Document extract
<<<<

Three games into the season, near-perfect, save for a freakish Ray Allen three-pointer, and the grievances begin. Who from? The underplayed, yet solid Rasho Nesterovic? The fast-and-loose Juan Dixon? The stooge, Joey Graham? No, the intrepid, hirsute, “warrior,” Jorge Garbajosa. And yes, it’s largely an intentional misinterpretation by the Toronto Sun who ran the headline “Garbo Sits and Stews” based on the below quote:
"I don't know," (Garbajosa) said, when asked why he has averaged only seven minutes in the team's first three games. "I practise normally. I play in the European championships. I am fine. Everything is normal."
But the “complaint” reeks when you consider its source: probably the most over-rated player on the Toronto Raptors.
Garbajosa was the player that everybody wanted to love. Ever since Charles Oakley left the Raptors, Charles Oakley (and his groupie Doug Smith) rarely stopped saying how Toronto needed another Charles Oakley. In the summer of 2006 the Raptors found this man, signing Garbajosa for $12 million over three years. He “left it on the court” supposedly, winning one Euroleague MVP and two Spanish Cup Finals MVPs. Then the season came and the effort was there. Garbo tried hard, and all of those fans who loved him before he even played a single game tried hard to keep loving him. The result: 28.5 minutes/game, 8.5 points/game, 4.9 rebounds/game and 1.16 steals/game while shooting 42% from the field and 34% from three.

>>>>

Supplied data
<<<<

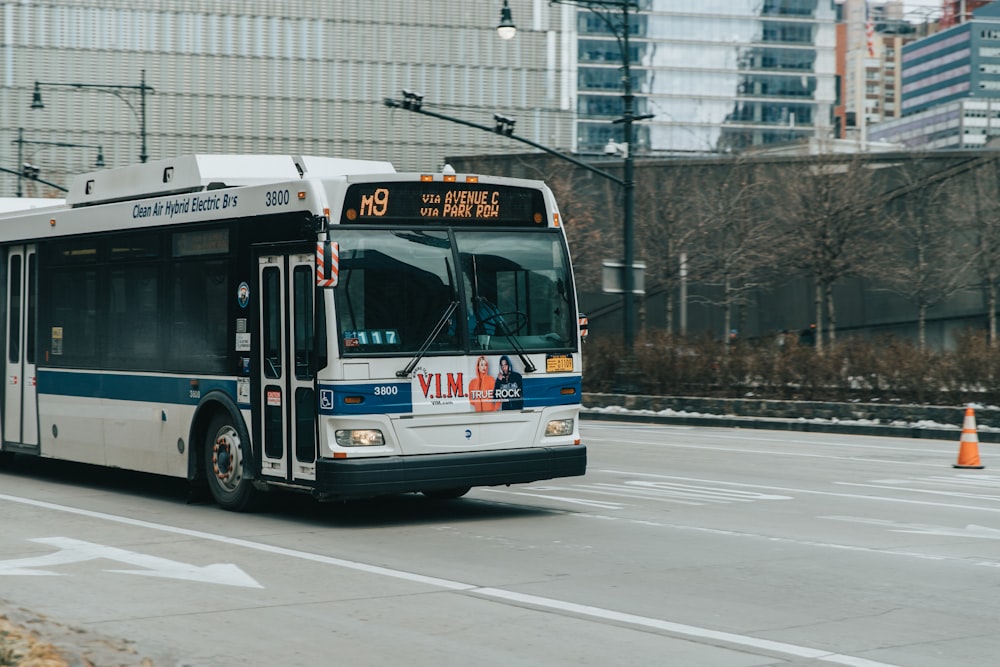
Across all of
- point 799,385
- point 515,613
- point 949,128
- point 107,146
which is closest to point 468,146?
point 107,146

>>>>
<<<<

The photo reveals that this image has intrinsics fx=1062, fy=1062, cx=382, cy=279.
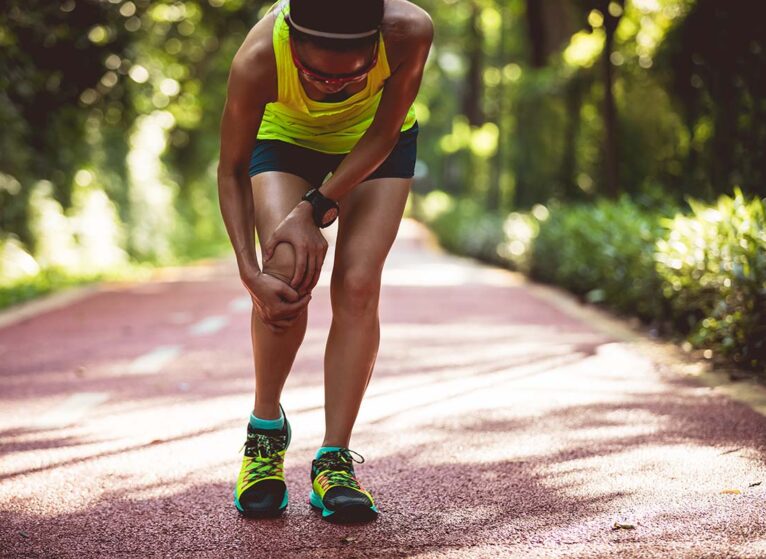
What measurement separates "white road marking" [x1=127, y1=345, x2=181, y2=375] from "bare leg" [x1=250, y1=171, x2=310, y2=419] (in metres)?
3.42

>>>>
<<<<

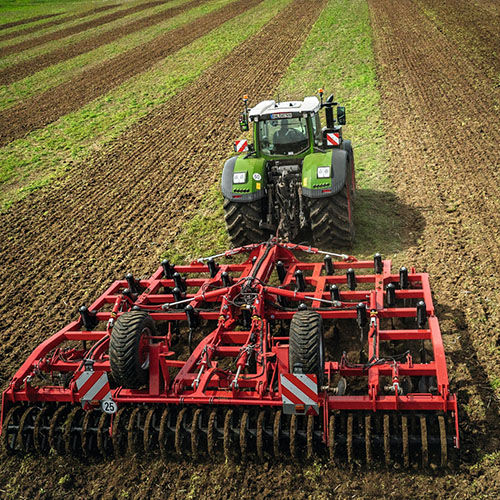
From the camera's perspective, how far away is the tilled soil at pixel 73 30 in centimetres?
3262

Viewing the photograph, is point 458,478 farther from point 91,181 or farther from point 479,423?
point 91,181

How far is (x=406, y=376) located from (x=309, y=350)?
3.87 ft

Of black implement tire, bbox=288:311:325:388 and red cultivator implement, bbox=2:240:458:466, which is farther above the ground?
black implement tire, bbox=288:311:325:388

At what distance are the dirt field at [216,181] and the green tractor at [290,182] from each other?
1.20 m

>>>>

Exercise tasks
• A. Reproduce the part of the Garbajosa article from "Garbajosa was the" up to and including "34% from three.".
• B. Answer these questions from the Garbajosa article:
(i) What headline did the Toronto Sun run?
(ii) What contract did the Raptors sign Garbajosa to in the summer of 2006?
(iii) How many minutes has Garbajosa averaged in the team's first three games?
The material plays no part in what comes next.

Exercise solutions
• A.
Garbajosa was the player that everybody wanted to love. Ever since Charles Oakley left the Raptors, Charles Oakley (and his groupie Doug Smith) rarely stopped saying how Toronto needed another Charles Oakley. In the summer of 2006 the Raptors found this man, signing Garbajosa for $12 million over three years. He “left it on the court” supposedly, winning one Euroleague MVP and two Spanish Cup Finals MVPs. Then the season came and the effort was there. Garbo tried hard, and all of those fans who loved him before he even played a single game tried hard to keep loving him. The result: 28.5 minutes/game, 8.5 points/game, 4.9 rebounds/game and 1.16 steals/game while shooting 42% from the field and 34% from three.

• B.
(i) "Garbo Sits and Stews"
(ii) $12 million over three years
(iii) Seven minutes